Luis Garcia, Dari Pemenang Liga Champions Bersama Liverpool Hingga Masalah Kesehatan Mental

"Garcia menekankan betapa pentingnya kesehatan mental untuk pesepakbola"

Biografi | 27 August 2021, 06:18
Luis Garcia, Dari Pemenang Liga Champions Bersama Liverpool Hingga Masalah Kesehatan Mental

Libero.id - Dalam karier bermain yang berlangsung hampir 20 tahun, Luis Garcia memiliki perjalanan yang luar biasa dalam kesuksesannya. Enam musim khususnya – periode dari 2002 hingga 2008, di mana ia bermain untuk Atletico Madrid, Liverpool dan Barcelona – sangat membuahkan hasil, membuatnya mendapatkan tempat di tim nasional Spanyol di Piala Dunia FIFA 2006.

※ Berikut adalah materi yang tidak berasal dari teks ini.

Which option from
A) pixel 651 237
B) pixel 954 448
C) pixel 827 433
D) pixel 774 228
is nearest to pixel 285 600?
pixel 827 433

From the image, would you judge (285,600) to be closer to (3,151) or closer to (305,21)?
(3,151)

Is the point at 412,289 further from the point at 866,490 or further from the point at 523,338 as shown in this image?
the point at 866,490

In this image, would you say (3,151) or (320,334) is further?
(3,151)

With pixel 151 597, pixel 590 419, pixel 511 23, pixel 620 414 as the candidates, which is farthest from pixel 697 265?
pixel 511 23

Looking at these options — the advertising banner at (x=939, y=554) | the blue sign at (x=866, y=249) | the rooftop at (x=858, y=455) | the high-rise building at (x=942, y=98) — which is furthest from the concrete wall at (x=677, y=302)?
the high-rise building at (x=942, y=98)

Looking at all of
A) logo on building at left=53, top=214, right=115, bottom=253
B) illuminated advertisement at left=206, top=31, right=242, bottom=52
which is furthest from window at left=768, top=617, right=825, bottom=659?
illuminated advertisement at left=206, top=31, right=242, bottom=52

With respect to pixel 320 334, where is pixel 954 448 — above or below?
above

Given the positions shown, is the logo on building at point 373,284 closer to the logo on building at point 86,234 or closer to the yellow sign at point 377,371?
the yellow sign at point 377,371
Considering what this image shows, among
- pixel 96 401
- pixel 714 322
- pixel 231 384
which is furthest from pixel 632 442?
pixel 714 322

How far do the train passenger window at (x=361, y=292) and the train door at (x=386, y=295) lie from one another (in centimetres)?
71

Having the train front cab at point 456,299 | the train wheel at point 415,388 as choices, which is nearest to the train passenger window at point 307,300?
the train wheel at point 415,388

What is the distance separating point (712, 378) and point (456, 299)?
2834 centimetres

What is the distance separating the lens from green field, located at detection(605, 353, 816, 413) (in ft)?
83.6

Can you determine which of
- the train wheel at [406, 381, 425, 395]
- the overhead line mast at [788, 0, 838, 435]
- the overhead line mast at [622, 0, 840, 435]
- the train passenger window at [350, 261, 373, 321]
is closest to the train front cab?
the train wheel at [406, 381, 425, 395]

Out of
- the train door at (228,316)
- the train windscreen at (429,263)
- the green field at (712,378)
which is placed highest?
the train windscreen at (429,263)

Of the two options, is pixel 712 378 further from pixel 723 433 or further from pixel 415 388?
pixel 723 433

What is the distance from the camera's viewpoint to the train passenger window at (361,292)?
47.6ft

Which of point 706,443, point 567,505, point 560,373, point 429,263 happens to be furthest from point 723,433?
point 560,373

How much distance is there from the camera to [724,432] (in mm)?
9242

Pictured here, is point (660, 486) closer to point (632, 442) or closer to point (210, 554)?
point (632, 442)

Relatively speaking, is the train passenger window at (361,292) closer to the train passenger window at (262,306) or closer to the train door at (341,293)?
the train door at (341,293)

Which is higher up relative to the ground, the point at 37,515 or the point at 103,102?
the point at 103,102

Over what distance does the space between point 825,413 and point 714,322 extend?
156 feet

Tapi tentu saja memenangkan Liga Champions musim 2004/2005 adalah yang terbaik. Bersama Liverpool, pemain yang memulai karier sepakbolanya bersama Barcelona itu sukses membuat keajaiban di Istanbul saat mereka tertinggal 0-3 dari AC Milan. Meski tidak ikut dalam tendangan penalti, Garcia merupakan orang yang berperan penting dalam membawa The Reds ke partai puncak Liga Champions 2004/2005 berkat gol 'hantu' miliknya.

Gol 'Hantu' Garcia di semifinal

Di laga semifinal Liga Champions musim 2004/2005, baik Chelsea maupun Liverpool sama-sama berpeluang lolos ke babak final karena pada leg pertama di Stamford Bridge laga berakhir skor kacamata dan Garcia yang kini menjadi Duta UEFA tersebut keluar sebagai pahlawan kemenangan The Reds.

Garcia sukses mencetak gol dari sepakan Milan Baros yang tak mampu dihalau dengan baik oleh Petr Cech. Garcia yang melihat ada celah, langsung menyambar bola meski sempat dihalau oleh kapten John Terry. Ketika bola bergulir di garis gawang, William Gallas sebenarnya sempat melakukan sapuan, namun wasit tetap mengesahkan gol tersebut.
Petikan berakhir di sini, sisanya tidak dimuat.